Bédave : fumer (mais pas une cigarette, si vous voyez ce que je veux dire). Exemple : ” T’as rien à bédave, gros ? ”
Carotte : voler. Exemple : ” J’me suis fait carotte mes dix euros. ”
Ce changement des mots touche aussi des institutions culturelles comme les musées. Le Musée de l’Afrique centrale situé à Tervuren qui a ré-ouvert fin de cette année est concerné au premier chef.
Ainsi, le journal L’Echo publiait le 5 septembre 2018 un article : « La décolonisation du Musée d'Afrique à Tervuren passe aussi par la terminologie ».
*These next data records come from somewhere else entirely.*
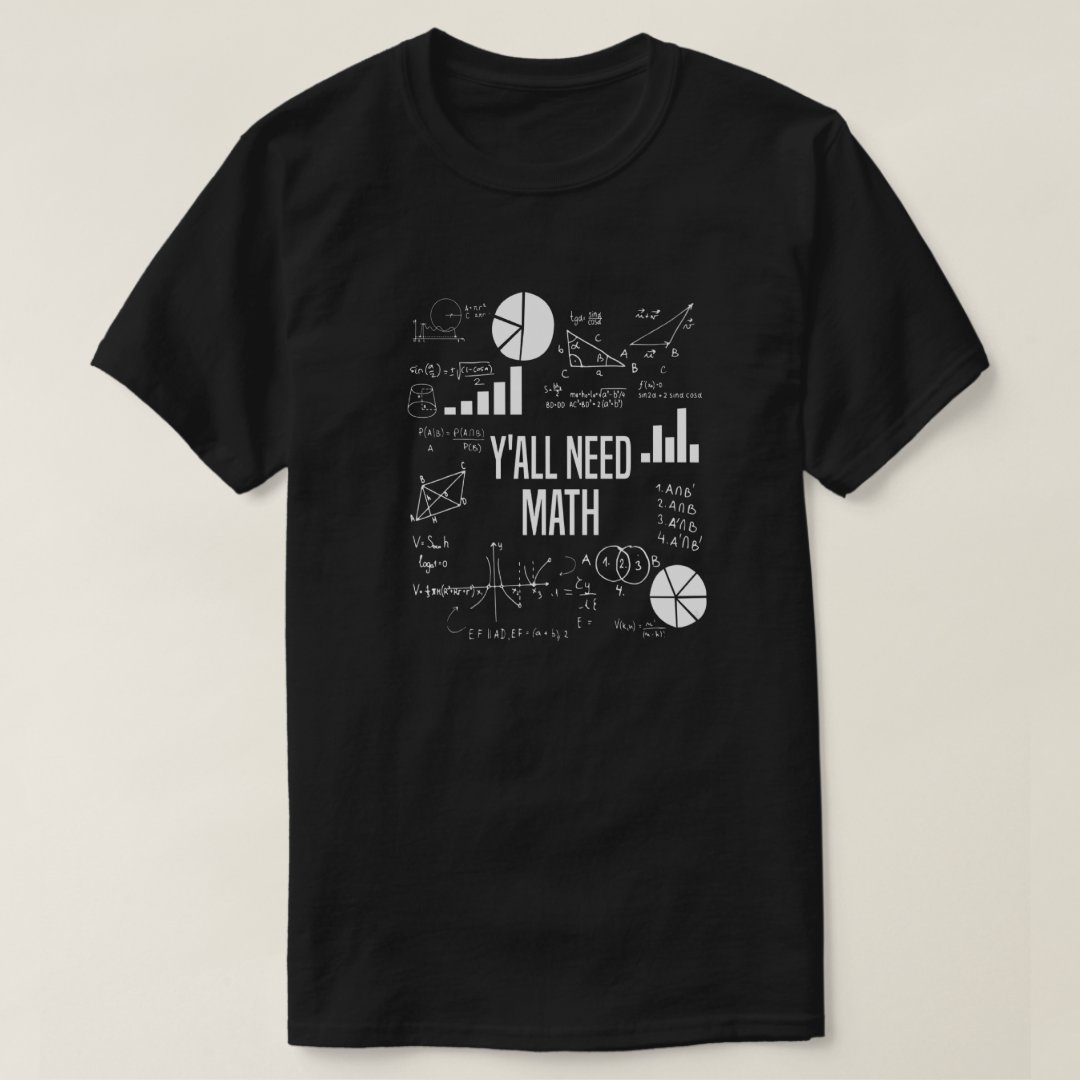 Y'all Need Math Back To School Season T-Shirt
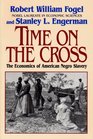 Time on the Cross The Economics of American Negro Slavery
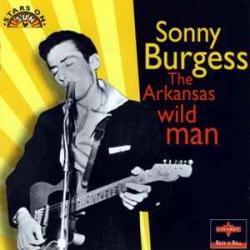 SONNY BURGESS THE ARKANSAS WILD MAN Фирменный CD 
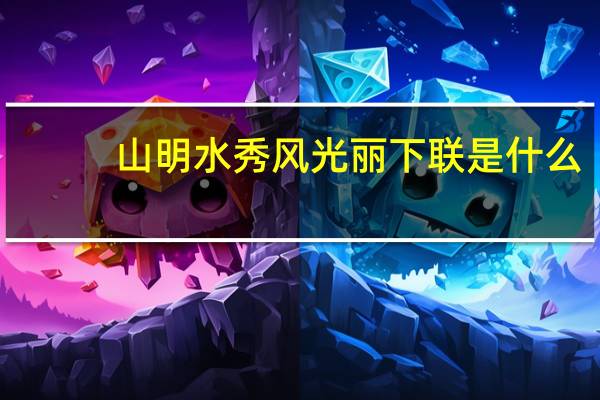 山明水秀风光丽下联是什么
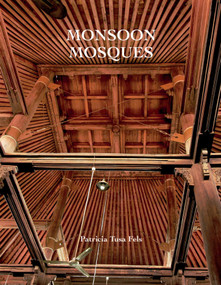 Monsoon Mosques (Arrival of Islam and the Development of a Mosque Vernacular) by Patricia Tusa Fels, 9789385360701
La révision du langage est parfois poussée à son paroxysme : ne dites plus "tam-tam", mais "tambour à fente". De même, ne dites plus "tribu", mais "groupe ethnique". Bambi Ceuppens, anthropologue et commissaire scientifique auprès du Musée d'Afrique à Tervuren, a rédigé des recommandations linguistiques à l'adresse du personnel et des collaborateurs du nouveau musée …».
Ceci clôture notre deuxième volet d’articles à propos du sujet « Congo ». Nous n’avons certainement pas épuisé la question délicate des « mots », mais nous espérons que notre éclairage contribuera quelque peu au devoir de mémoire, surtout auprès des jeunes. Nous devons avoir le souci constant d’expliquer les choses passées avec leurs imperfections, leurs maladresses et leurs parts d’erreurs, volontaires ou non … « L’homme est la mesure de toutes choses » (Protagoras).